Fara editore, 2010 , € 13,00
Recensione di Narda Fattori
L’ossimoro che dà il titolo all’opera lo ritroviamo come verso di una poesia che dice del volo stupefacente del silenzio; è già stupefacente pensare al silenzio che vola; lì nell’aria immobile danza con suo corteo di voci e di incontri di cuori e di anime, di eventi e di storie.
Il silenzio ha con sé il mistero, correlato spesso alla paura, per chi non sa ascoltarlo, apprezzarlo come condizione di stasi delle urgenze dell’io per un incontro ravvicinato con i moti profondi della persona. “Scrivo quando il mistero / mi detta le parole” afferma la poetessa e intesse reti di significazione dentro e, contemporaneamente, fuori e perlomeno al di sopra, dello spaziotempo.
La poesia raffinata di Gladys pare quasi disancorata da una realtà brutale e brutalizzante; essa invece vive introiettando ogni sofferenza in una galassia che risplende di pienezza; non mancano, certamente, in questa pienezza i dolori e i malori, ma stanno all’interno di una consapevolezza padroneggiata e non subita: “… / mi addormento e sogno con il silenzio musicale / insieme a me respira sempre e illumina la mia casa / la mia fedele compagna Poesia / con cui contemplo estasiata / l’immensità del mio paesaggio e che sempre / da ogni dolore riesce a innalzarmi.”
Quale più esplicita dichiarazione di poetica esistenziale e di significanza data alla poesia?
La solitudine, che tanto spaventa, sfuma nella lontananza e si affacciano visioni di grande suggestione che portano anche a sentire la trascendenza dentro di sé e ogni orrore “diventa pagliaccio / che ti fa ridere” perché “ se viaggi per la vita / in un meriggio eterno / la tua ombra è fusa con il corpo.”
Ma la poetessa non è chiusa in una torre eburnea che la protegge da ogni assalto degli umani bisogni: nelle sue chiarità si affacciano le meraviglie dell’amore “la mia sete di tenerezza” e “totali con delirio vivere / tutte le possibilità dell’incontro / consapevoli / che arriverà il distacco / …”
Ma la poesia consente di attraversare quasi indenni ogni distacco, ogni dolore, di attraversare la notte con la certezza che si è abitati da un daimon salvifico, la poesia, che ha in sé la tenerezza necessaria per sfuggire all’oscurità che vorrebbe occupare l’animo; il rimpianto non può insediarsi stabilmente, né viene edulcorato, si estenua nella tenerezza, nell’assenza del malanimo: “farai che conosca la donna che ami / e perché ti ama bacerò la sua anima”. Credo che questa toccante dichiarazione sia dedicata ad un figlio, ma non importa, non è il referente che ha importanza, è l’amore in sé “patto d’amore inestinguibile”.
Possono sembrare versi misticheggianti, ma non lo sono, appartengono alle muse, ad una visione di totale pienezza e fusione con la parte che in noi è luce, vibrazione calma che si accorda con tutte le vibrazioni positive e benevoli che percorrono la terra e che pochi sanno cogliere.

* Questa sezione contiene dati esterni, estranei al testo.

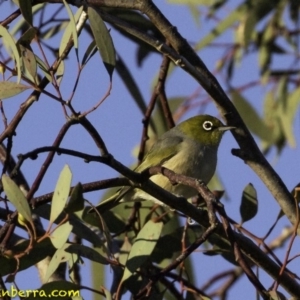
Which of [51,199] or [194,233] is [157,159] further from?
[51,199]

L’opera è corposa, suddivisa in sezioni, che non hanno altra ragione d’essere che il referente, perché il tono non muta, il dettato si dipana nel discorso intimo che si vuole instaurare con il lettore, per questo è semplice, privo di ricercatezze retoriche e lessicali, profondo e lieve. Lievi sono anche le liriche, tutte piuttosto brevi, giocate su una musica appena accennata che denunciano la piena padronanza dei dettami poetici e di una voce pienamente conquistata.